Problem description → Although the data below contains pictures, output only the lines between those holding "Sweden players celebrate" and "撐著東方風格紙傘的模特頭上繫著西方風格的頭巾。圖/Gucci提供", inclusive, exactly and without those pictures.

Task input →

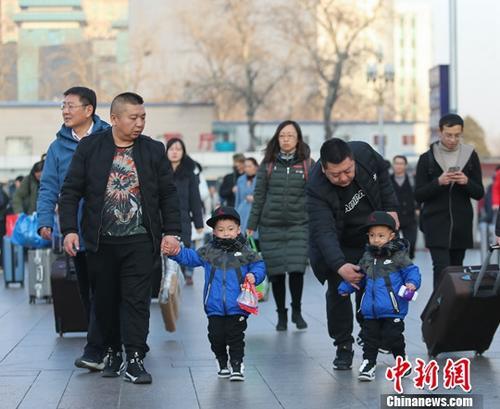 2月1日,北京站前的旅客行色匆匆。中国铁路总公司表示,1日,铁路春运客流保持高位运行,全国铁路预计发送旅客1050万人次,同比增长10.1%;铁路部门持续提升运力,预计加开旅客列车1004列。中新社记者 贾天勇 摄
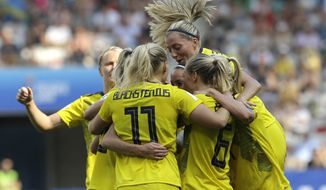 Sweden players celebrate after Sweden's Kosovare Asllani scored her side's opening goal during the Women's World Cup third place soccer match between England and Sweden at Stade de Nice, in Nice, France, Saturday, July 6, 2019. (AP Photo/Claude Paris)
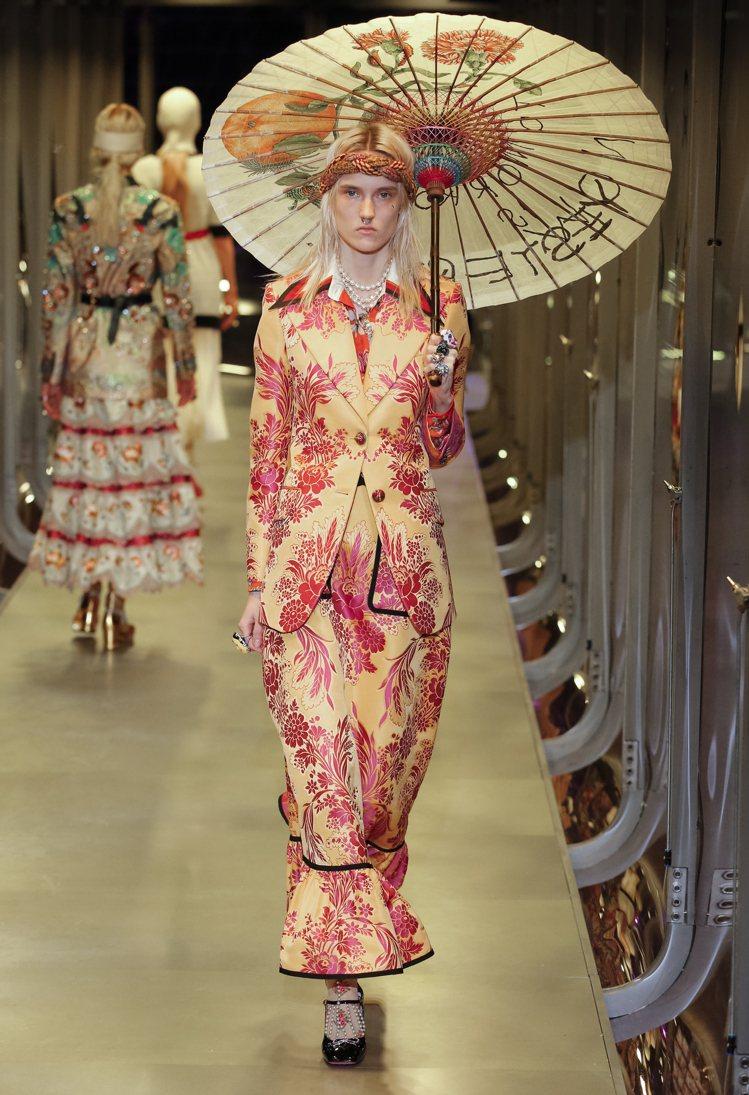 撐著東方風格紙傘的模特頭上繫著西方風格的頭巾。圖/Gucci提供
--
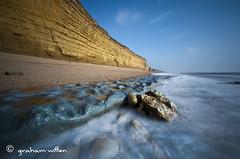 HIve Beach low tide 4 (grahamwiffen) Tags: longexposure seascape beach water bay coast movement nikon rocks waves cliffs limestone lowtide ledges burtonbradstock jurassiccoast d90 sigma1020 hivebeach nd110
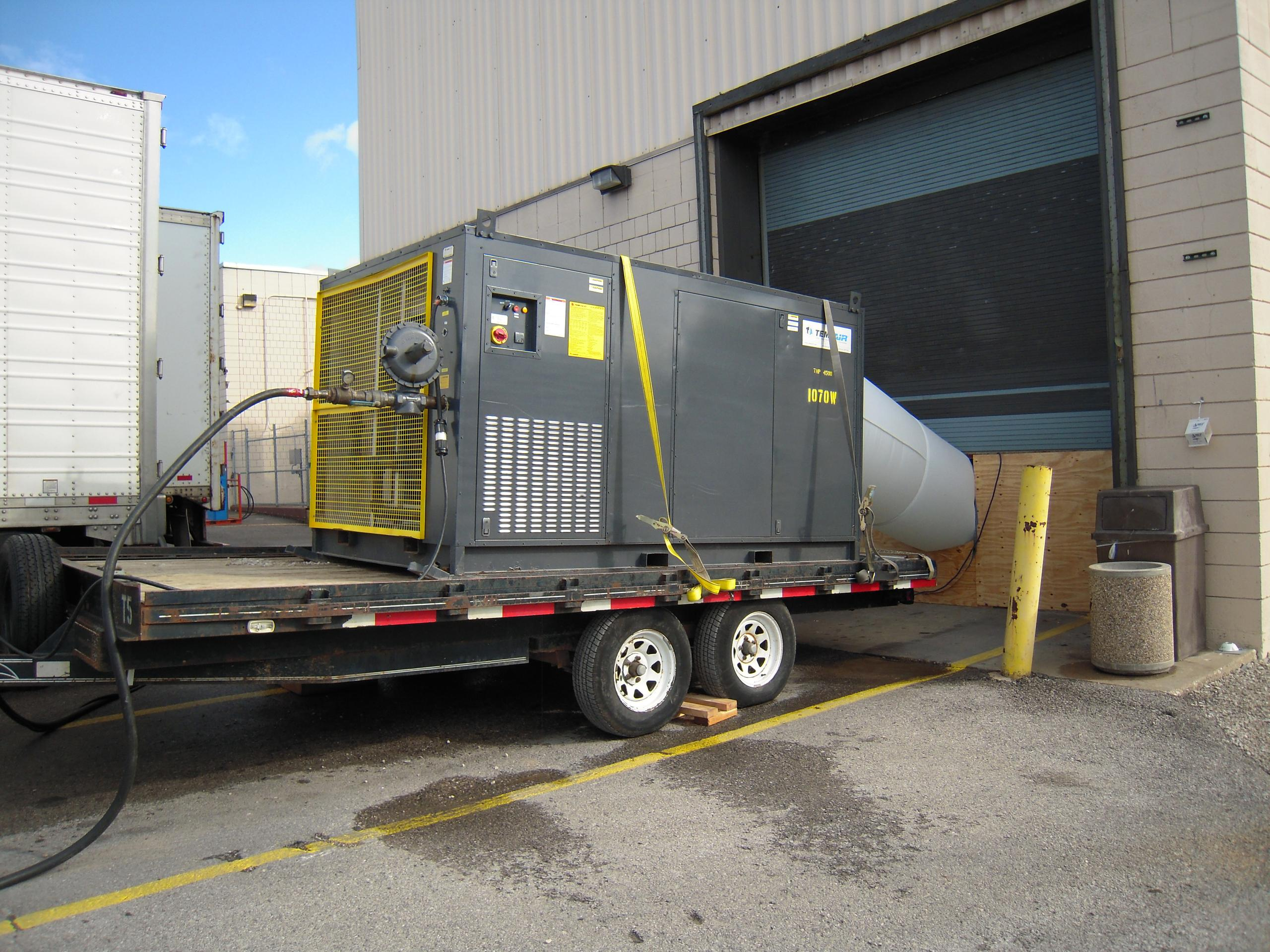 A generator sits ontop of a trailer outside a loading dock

Written solution →
 Sweden players celebrate after Sweden's Kosovare Asllani scored her side's opening goal during the Women's World Cup third place soccer match between England and Sweden at Stade de Nice, in Nice, France, Saturday, July 6, 2019. (AP Photo/Claude Paris)
 撐著東方風格紙傘的模特頭上繫著西方風格的頭巾。圖/Gucci提供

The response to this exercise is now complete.